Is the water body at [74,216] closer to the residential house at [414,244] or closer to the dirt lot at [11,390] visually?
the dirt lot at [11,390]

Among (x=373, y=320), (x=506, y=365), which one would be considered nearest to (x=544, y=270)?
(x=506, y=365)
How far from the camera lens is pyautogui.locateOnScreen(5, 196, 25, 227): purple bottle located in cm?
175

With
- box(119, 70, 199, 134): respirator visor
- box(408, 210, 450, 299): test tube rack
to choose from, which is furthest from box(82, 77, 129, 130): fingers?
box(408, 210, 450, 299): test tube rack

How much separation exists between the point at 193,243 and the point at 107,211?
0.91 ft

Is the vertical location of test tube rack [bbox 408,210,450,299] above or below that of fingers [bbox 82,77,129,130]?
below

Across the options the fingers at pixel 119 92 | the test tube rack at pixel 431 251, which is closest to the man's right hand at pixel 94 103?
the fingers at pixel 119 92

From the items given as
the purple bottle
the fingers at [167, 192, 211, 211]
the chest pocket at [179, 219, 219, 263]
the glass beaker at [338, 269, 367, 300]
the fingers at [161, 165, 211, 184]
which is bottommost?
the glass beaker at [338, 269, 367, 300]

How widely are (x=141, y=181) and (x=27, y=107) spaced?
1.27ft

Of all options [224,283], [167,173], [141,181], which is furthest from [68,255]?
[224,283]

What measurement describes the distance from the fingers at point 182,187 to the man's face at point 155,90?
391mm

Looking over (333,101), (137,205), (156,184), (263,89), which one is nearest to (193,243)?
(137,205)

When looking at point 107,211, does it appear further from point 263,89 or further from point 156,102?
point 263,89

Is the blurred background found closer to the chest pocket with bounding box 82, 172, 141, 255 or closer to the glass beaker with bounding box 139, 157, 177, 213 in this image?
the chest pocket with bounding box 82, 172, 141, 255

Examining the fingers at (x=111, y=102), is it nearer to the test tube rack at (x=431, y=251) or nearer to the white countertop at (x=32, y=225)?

○ ○ ○ ○ ○

GIVEN PROBLEM:
Copy word for word every line from the one containing "From the items given as" through to the end of the material.

THE RESULT:
From the items given as
the purple bottle
the fingers at [167, 192, 211, 211]
the chest pocket at [179, 219, 219, 263]
the glass beaker at [338, 269, 367, 300]
the fingers at [161, 165, 211, 184]
which is bottommost?
the glass beaker at [338, 269, 367, 300]

How widely are (x=141, y=181) and (x=27, y=107) spaced?
1.27ft

Of all options [224,283], [167,173], [141,181], which is furthest from [68,255]?
[224,283]

What measurement describes the distance from the fingers at point 182,187 to the man's face at point 155,90?
391mm

Looking over (333,101), (137,205), (156,184), (263,89), which one is nearest to (193,243)?
(137,205)

When looking at point 107,211, does it appear further from point 263,89 or further from point 156,102?
point 263,89

Is the blurred background found closer to the chest pocket with bounding box 82, 172, 141, 255 or closer to the glass beaker with bounding box 139, 157, 177, 213 in this image?
the chest pocket with bounding box 82, 172, 141, 255

Examining the fingers at (x=111, y=102), is it nearer to the test tube rack at (x=431, y=251) or nearer to the white countertop at (x=32, y=225)?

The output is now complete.